- **Extracted text**:
- Opening Delimiter -

Big data is recognized as essential to efforts in understanding and treating cancer. Cancer is as complex as is it is devastating. It involves a host of genetic, lifestyle and environmental factors, and is now known to comprise hundreds of diseases—each with unique features, driving forces and vulnerabilities to treatments. Large sample sizes are required to provide the statistical power to understand which combinations of drugs are effective against which combinations of mutations that drive cancer.
Breaking barriers
While enormous amounts of genomic and clinical data have been gathered by NCI-funded research, several barriers have prevented researchers from making full use of them. Genomic data from different projects, clinical trials and cancer types are siloed in different locations with local management systems, making data sharing difficult. These large datasets can take months to download, and not all researchers have access to the sophisticated tools needed to study them. In addition, disparate collection and analysis approaches by separate research groups inhibit collaborative work.
The Genomic Data Commons breaks down these barriers by bringing cancer genomics datasets and associated clinical data into one location that any researcher may access. It harmonizes the data with a common set of analytic pipelines to make it easier to study the information, which in the past has typically been available as separate datasets analyzed with separate pipelines. By making these data available using modern computing and network technology, the GDC makes it possible for any researcher to ask new and fundamental questions about cancer.

- Closing Delimiter -

- **Recorded data**:
- Opening Delimiter -

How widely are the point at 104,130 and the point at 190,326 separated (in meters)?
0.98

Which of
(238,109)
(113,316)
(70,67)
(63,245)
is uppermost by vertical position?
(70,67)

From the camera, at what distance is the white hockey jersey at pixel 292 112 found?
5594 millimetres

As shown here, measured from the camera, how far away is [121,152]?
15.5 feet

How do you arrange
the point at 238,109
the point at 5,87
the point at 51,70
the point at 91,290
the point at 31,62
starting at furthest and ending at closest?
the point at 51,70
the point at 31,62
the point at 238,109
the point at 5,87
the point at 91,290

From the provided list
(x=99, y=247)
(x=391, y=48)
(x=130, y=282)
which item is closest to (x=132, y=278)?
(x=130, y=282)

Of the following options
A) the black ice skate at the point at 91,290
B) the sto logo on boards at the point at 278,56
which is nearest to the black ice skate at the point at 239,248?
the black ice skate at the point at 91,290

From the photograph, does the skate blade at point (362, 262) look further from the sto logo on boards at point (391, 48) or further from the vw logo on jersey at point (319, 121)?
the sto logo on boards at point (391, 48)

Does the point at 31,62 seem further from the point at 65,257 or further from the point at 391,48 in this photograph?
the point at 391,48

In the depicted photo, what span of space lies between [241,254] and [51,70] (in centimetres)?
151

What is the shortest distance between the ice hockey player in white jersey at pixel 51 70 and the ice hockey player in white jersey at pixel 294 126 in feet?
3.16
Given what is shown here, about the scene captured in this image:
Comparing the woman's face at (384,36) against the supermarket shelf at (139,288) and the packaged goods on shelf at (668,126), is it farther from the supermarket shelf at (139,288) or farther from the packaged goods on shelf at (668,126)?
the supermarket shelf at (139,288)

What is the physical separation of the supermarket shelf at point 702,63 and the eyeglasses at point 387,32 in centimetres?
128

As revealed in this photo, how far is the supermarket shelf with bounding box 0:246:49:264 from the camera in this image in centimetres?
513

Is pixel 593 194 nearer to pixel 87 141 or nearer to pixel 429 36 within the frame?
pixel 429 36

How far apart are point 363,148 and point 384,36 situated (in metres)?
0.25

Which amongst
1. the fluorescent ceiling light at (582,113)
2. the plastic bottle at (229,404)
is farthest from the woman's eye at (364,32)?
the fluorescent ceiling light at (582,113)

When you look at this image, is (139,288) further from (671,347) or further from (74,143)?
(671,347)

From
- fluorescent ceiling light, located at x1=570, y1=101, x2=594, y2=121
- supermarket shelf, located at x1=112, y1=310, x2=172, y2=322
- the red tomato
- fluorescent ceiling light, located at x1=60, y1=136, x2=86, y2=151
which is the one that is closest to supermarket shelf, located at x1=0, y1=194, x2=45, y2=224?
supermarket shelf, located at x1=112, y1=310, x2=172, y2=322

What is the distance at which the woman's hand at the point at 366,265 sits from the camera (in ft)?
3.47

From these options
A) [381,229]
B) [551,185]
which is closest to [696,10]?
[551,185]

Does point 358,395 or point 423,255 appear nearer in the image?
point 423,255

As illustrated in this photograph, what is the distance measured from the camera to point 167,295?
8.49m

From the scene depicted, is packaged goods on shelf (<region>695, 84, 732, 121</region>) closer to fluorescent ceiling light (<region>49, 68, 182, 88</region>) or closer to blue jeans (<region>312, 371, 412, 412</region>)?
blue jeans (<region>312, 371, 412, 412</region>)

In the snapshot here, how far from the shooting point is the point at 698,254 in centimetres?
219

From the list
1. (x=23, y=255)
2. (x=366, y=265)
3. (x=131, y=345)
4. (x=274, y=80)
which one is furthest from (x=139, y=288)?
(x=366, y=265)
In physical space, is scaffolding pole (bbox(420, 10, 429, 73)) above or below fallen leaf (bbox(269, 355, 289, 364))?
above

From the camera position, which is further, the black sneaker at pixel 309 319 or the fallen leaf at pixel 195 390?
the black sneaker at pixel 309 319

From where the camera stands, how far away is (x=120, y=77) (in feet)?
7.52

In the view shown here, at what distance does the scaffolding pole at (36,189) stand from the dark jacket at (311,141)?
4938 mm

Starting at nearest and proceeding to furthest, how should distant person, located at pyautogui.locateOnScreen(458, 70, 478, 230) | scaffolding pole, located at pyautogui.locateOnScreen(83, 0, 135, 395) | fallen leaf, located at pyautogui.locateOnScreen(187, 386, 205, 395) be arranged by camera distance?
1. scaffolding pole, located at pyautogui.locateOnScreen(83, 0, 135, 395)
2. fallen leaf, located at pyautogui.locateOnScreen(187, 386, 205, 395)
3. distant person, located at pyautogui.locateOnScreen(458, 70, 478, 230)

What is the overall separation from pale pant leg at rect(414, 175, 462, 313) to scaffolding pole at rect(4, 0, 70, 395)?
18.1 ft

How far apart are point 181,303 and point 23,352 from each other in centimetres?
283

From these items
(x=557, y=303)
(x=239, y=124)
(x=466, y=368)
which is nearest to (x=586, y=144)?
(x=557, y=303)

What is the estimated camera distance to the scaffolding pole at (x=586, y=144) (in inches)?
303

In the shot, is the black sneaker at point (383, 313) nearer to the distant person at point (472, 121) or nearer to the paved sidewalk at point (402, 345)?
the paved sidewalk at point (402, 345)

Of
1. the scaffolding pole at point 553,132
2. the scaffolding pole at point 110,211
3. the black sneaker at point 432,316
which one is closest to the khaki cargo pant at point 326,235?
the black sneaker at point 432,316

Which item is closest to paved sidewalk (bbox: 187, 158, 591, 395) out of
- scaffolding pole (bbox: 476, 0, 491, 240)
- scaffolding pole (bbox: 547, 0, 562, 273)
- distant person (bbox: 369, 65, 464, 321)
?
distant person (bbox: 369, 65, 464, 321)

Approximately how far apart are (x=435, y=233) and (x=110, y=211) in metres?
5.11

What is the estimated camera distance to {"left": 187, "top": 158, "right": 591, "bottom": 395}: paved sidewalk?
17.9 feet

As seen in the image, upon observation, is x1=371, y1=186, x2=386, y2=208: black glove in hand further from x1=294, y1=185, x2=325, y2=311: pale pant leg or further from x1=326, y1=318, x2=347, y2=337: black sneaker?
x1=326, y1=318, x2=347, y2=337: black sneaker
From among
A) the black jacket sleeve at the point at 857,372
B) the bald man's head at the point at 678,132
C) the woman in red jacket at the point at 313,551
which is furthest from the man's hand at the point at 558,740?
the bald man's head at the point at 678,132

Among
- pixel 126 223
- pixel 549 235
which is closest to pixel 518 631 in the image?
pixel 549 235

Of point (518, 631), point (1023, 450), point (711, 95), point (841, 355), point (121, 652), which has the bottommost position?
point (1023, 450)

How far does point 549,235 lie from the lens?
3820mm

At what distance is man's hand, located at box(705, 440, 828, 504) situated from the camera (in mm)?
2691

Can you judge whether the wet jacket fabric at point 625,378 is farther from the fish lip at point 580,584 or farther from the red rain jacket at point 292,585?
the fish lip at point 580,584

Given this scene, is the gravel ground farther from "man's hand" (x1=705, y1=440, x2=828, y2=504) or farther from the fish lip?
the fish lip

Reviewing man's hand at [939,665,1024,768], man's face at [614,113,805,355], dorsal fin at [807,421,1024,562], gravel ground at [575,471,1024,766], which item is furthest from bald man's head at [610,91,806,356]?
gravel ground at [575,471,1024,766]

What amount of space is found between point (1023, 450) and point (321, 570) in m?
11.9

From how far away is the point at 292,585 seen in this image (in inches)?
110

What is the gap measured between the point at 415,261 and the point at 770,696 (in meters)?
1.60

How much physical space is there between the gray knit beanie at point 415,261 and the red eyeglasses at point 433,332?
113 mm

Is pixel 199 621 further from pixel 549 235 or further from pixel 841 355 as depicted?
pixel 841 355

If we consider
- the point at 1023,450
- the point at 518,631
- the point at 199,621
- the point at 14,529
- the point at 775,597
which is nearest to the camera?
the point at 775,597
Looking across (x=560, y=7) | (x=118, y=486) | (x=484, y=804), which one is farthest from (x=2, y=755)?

- Closing Delimiter -

- **Task requirements**:
1) According to the Genomic Data Commons passage, how long can large datasets take to download?
2) Copy the Genomic Data Commons passage word for word, everything from "Breaking barriers" down to "inhibit collaborative work.".
The items above are separate material from the Genomic Data Commons passage.

- **Answers to this exercise**:
1) Months.

2)
Breaking barriers
While enormous amounts of genomic and clinical data have been gathered by NCI-funded research, several barriers have prevented researchers from making full use of them. Genomic data from different projects, clinical trials and cancer types are siloed in different locations with local management systems, making data sharing difficult. These large datasets can take months to download, and not all researchers have access to the sophisticated tools needed to study them. In addition, disparate collection and analysis approaches by separate research groups inhibit collaborative work.